(The problem):
Filter this material down to the lines that hold "path", copying each one.

(Records supplied):
================

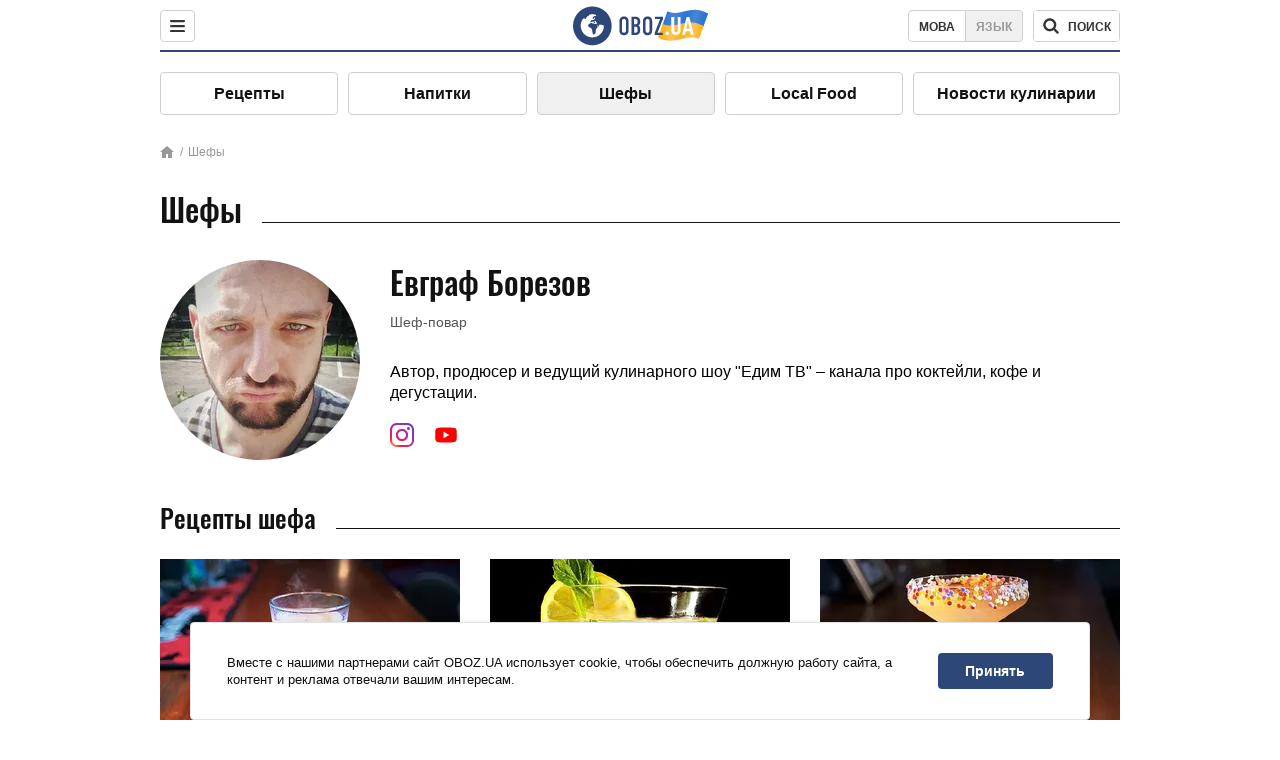

--- FILE ---
content_type: image/svg+xml
request_url: https://cdn.obozrevatel.com/food/img/social/instagram.svg
body_size: 194
content:
<svg width="24" height="24" viewBox="0 0 24 24" fill="none" xmlns="http://www.w3.org/2000/svg">
<path d="M17.0999 23.9999H6.89998C2.99999 23.9999 0 20.9999 0 17.0999V6.89998C0 2.99999 2.99999 0 6.89998 0H17.2499C20.9999 0 23.9999 2.99999 23.9999 6.89998V17.2499C23.9999 20.9999 20.9999 23.9999 17.0999 23.9999ZM6.89998 2.09999C4.19999 2.09999 2.09999 4.19999 2.09999 6.89998V17.2499C2.09999 19.9499 4.19999 22.0499 6.89998 22.0499H17.2499C19.9499 22.0499 22.0499 19.9499 22.0499 17.2499V6.89998C22.0499 4.19999 19.9499 2.09999 17.2499 2.09999H6.89998Z" fill="url(#paint0_radial)"/>
<path d="M11.9998 18.1498C8.54985 18.1498 5.84985 15.4498 5.84985 11.9998C5.84985 8.54985 8.54985 5.84985 11.9998 5.84985C15.4498 5.84985 18.1498 8.54985 18.1498 11.9998C18.1498 15.4498 15.4498 18.1498 11.9998 18.1498ZM11.9998 7.94985C9.74984 7.94985 7.94985 9.74984 7.94985 11.9998C7.94985 14.2498 9.74984 16.0498 11.9998 16.0498C14.2498 16.0498 16.0498 14.2498 16.0498 11.9998C16.0498 9.74984 14.2498 7.94985 11.9998 7.94985Z" fill="url(#paint1_radial)"/>
<path d="M18.4502 7.04979C19.2786 7.04979 19.9502 6.37822 19.9502 5.5498C19.9502 4.72138 19.2786 4.0498 18.4502 4.0498C17.6218 4.0498 16.9502 4.72138 16.9502 5.5498C16.9502 6.37822 17.6218 7.04979 18.4502 7.04979Z" fill="url(#paint2_radial)"/>
<defs>
<radialGradient id="paint0_radial" cx="0" cy="0" r="1" gradientUnits="userSpaceOnUse" gradientTransform="translate(0.135 26.3302) scale(34.32)">
<stop stop-color="#FEC053"/>
<stop offset="0.3273" stop-color="#F2203E"/>
<stop offset="0.6485" stop-color="#B729A8"/>
<stop offset="1" stop-color="#5342D6"/>
</radialGradient>
<radialGradient id="paint1_radial" cx="0" cy="0" r="1" gradientUnits="userSpaceOnUse" gradientTransform="translate(0.13487 26.33) scale(34.3202)">
<stop stop-color="#FEC053"/>
<stop offset="0.3273" stop-color="#F2203E"/>
<stop offset="0.6485" stop-color="#B729A8"/>
<stop offset="1" stop-color="#5342D6"/>
</radialGradient>
<radialGradient id="paint2_radial" cx="0" cy="0" r="1" gradientUnits="userSpaceOnUse" gradientTransform="translate(0.135238 26.3295) scale(34.3198)">
<stop stop-color="#FEC053"/>
<stop offset="0.3273" stop-color="#F2203E"/>
<stop offset="0.6485" stop-color="#B729A8"/>
<stop offset="1" stop-color="#5342D6"/>
</radialGradient>
</defs>
</svg>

================

(Completed task):
<path d="M17.0999 23.9999H6.89998C2.99999 23.9999 0 20.9999 0 17.0999V6.89998C0 2.99999 2.99999 0 6.89998 0H17.2499C20.9999 0 23.9999 2.99999 23.9999 6.89998V17.2499C23.9999 20.9999 20.9999 23.9999 17.0999 23.9999ZM6.89998 2.09999C4.19999 2.09999 2.09999 4.19999 2.09999 6.89998V17.2499C2.09999 19.9499 4.19999 22.0499 6.89998 22.0499H17.2499C19.9499 22.0499 22.0499 19.9499 22.0499 17.2499V6.89998C22.0499 4.19999 19.9499 2.09999 17.2499 2.09999H6.89998Z" fill="url(#paint0_radial)"/>
<path d="M11.9998 18.1498C8.54985 18.1498 5.84985 15.4498 5.84985 11.9998C5.84985 8.54985 8.54985 5.84985 11.9998 5.84985C15.4498 5.84985 18.1498 8.54985 18.1498 11.9998C18.1498 15.4498 15.4498 18.1498 11.9998 18.1498ZM11.9998 7.94985C9.74984 7.94985 7.94985 9.74984 7.94985 11.9998C7.94985 14.2498 9.74984 16.0498 11.9998 16.0498C14.2498 16.0498 16.0498 14.2498 16.0498 11.9998C16.0498 9.74984 14.2498 7.94985 11.9998 7.94985Z" fill="url(#paint1_radial)"/>
<path d="M18.4502 7.04979C19.2786 7.04979 19.9502 6.37822 19.9502 5.5498C19.9502 4.72138 19.2786 4.0498 18.4502 4.0498C17.6218 4.0498 16.9502 4.72138 16.9502 5.5498C16.9502 6.37822 17.6218 7.04979 18.4502 7.04979Z" fill="url(#paint2_radial)"/>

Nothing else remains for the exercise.